The service industry accounted for 67.67 percent last year, up from 47.94 percent in 1985. The figure is rising every year. This means that Taiwan is entering a standard "service-oriented" mode of economic development after the migration of manufacturing industries.
However, Taiwan will not accept an arrangement for closer trade and economic relations under the "one country, two systems" premise. How then to safeguard and increase the competitiveness of the service industry after the CEPA takes effect?
I believe new coordinates for Taiwan in the new cross-strait trade and economic situation can be found in these two points.

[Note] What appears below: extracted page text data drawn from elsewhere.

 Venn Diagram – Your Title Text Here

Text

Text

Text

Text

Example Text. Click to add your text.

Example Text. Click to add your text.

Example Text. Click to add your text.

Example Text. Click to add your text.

One, in terms of industrial operations, Hong Kong is a new investment destination to be considered. Banks, for example, can consider strategic alliances with Hong Kong banks by way of indirect stock holdings, or they can consider directly acquiring Hong Kong banks.

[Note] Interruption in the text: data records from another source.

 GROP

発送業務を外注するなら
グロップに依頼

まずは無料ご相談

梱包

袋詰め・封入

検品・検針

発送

In the long run, from the perspective of the transparency of information, a cross-strait financial supervision agreement will be necessary. But there is no hope of signing such an agreement, because the cross-strait political deadlock is not yet resolved. Therefore, we should utilize Hong Kong's financial supervision mechanism and allow the Hong Kong branches of Taiwanese banks to set up branches in China.
By using Hong Kong's advantage under the CEPA, Taiwan's financial institutions can benefit from the CEPA too.
Other service industries should also think about whether they need to enter the China market via Hong Kong after the CEPA takes effect.
Two, from the perspective of separating politics from trade and economic issues, Taiwan cannot accept a CEPA model under "one country, two systems."
Vincent Siew (
It is true that the cross-strait political situation and economic and industrial development have diverged seriously. For example, when it comes to the literal meanings of "arrangement" and "agreement," some contend that "arrangement" is a product of "one country, two systems" and that "agreement" should be used on grounds of equality and dignity.
I have no intention of refuting this idea, but from the perspective of industrial development, negotiations on the cross-strait division of labor and trade-economic cooperation should be treated as more important than formal nomenclature.
It is worth thinking twice about whether seeking a correct name for everything will hinder economic development and business opportunities.
Hong Chi-chang is a Democratic Progressive Party legislator.